‘Ready or Not:’ the light-hearted take on typical horror flicks

Israel Wheatley 

iwheatle@uccs.edu 

3 September 2019

     “Ready or Not,” directed by Matt Bettinelli-Olpin and Tyler Gillet, takes horror cinema to… well, pretty much the same level as it has been. Playing off the classic theme of man-against-man, the film takes advantage of its mundane attitude and delivers an enjoyable piece for horror fans and others. 

     On her wedding night, Grace (Samara Weaving) and her new husband Alex (Mark O’Brien) must consummate their marriage according to Alex’s family traditions: by playing games. Grace is unfortunate enough to choose hide and seek, though his family’s take on the child’s game involves hunting down the bride. 

     This surprisingly funny, gruesome horror film does an outstanding job at keeping audience attention. There is never a boring moment, with the entire 95 minutes filled with either laughs, gore or suspense — often all at once.  

     But these days, it is not so difficult to find dark-comedy horror films, so what makes this one so special? 

     There is nothing spectacular about “Ready or Not.” Which is exactly what makes it so enjoyable.  

     It comes way too often that we watch a movie, for example every DC movie from the past decade, that takes itself too seriously. So many characters run away in fear, as one should when being hunted, but even under similar conditions characters in “Ready or Not” retain their hyper-realistic human traits and express themselves in very human ways. 
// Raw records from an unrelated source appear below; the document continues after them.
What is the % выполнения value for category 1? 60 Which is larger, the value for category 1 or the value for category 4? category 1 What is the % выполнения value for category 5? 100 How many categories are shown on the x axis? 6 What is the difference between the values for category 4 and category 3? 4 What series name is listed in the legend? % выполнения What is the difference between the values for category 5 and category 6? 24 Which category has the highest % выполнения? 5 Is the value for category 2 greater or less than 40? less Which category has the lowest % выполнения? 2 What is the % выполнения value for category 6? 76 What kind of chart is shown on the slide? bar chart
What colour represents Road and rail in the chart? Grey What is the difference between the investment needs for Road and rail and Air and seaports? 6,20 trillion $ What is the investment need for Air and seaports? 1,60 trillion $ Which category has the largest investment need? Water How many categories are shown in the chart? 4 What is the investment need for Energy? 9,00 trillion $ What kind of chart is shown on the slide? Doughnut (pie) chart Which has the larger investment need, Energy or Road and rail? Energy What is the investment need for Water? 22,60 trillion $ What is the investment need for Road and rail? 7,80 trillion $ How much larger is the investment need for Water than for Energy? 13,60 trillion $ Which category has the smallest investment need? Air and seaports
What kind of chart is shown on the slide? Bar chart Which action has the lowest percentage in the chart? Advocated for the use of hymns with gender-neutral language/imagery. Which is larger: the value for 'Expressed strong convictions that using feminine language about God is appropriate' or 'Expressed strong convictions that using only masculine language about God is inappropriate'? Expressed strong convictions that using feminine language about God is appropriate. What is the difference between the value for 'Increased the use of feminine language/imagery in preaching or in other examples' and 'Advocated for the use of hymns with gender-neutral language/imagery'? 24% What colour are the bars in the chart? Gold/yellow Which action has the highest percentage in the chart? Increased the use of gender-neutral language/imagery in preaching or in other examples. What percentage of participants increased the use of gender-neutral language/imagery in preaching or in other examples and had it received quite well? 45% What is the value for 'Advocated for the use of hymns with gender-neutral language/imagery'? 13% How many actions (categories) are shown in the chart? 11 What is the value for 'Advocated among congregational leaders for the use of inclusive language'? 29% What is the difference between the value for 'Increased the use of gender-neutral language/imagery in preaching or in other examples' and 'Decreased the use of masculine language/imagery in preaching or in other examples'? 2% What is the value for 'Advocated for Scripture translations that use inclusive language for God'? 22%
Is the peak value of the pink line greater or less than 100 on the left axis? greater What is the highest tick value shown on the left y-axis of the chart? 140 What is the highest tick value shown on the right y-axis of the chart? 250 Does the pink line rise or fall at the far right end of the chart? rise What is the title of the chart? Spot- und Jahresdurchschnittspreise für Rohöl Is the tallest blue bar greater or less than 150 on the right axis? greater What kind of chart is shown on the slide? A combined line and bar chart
     That means the characters, along with us, acknowledge the same jokes. A character hiding away trying to figure out how to use a weapon? Hilarious. Disgusting gore that somehow weaves in an Arrested-Development-style running joke into itself? Hilarious. There really is hardly a moment in this film without substance. 

     Aside from the impeccable plotline of this movie, the artwork, image, sound and everything else is astonishing. Gillet and Bettinelli-Olpin may not have huge names in Hollywood, but this horror film work of art is the cake the horror genre needs to continue surviving. 

     So many thanks go to the ones on the screen, too. Weaving plays a heartwarming, innocent-yet-hardcore protagonist, exactly what we look for in a main character. And O’Brien as her matured and timid on-screen husband completes the humanity in this film, a welcome break from the deadliest game. 

     Like any good film, no one character steals the show. The ensemble cast, of course led by Weaving, works so well together, with almost no leg up on one another. Yes, there are characters more prominent than others, such as Alex’s sympathetic brother Daniel, who clearly push the other characters aside for their own moment in the spotlight, but this all works perfectly with the film’s storyline.  

     Crazy in-laws are put into perspective when compared to the characters presented in “Ready or Not.” Escape from your own hectic life and join Grace as she herself escapes her new life, heading into an uncertain future. 

     Who will survive? Who will die? Avoid the trailer. Go in blind. You will see just how much of a rollarcoaster ride this movie goes down.Take a friend to jump with you when you get scared, grab a bucket of popcorn to nervously snack on and head down to a theater near you to witness “Ready or Not” for yourself.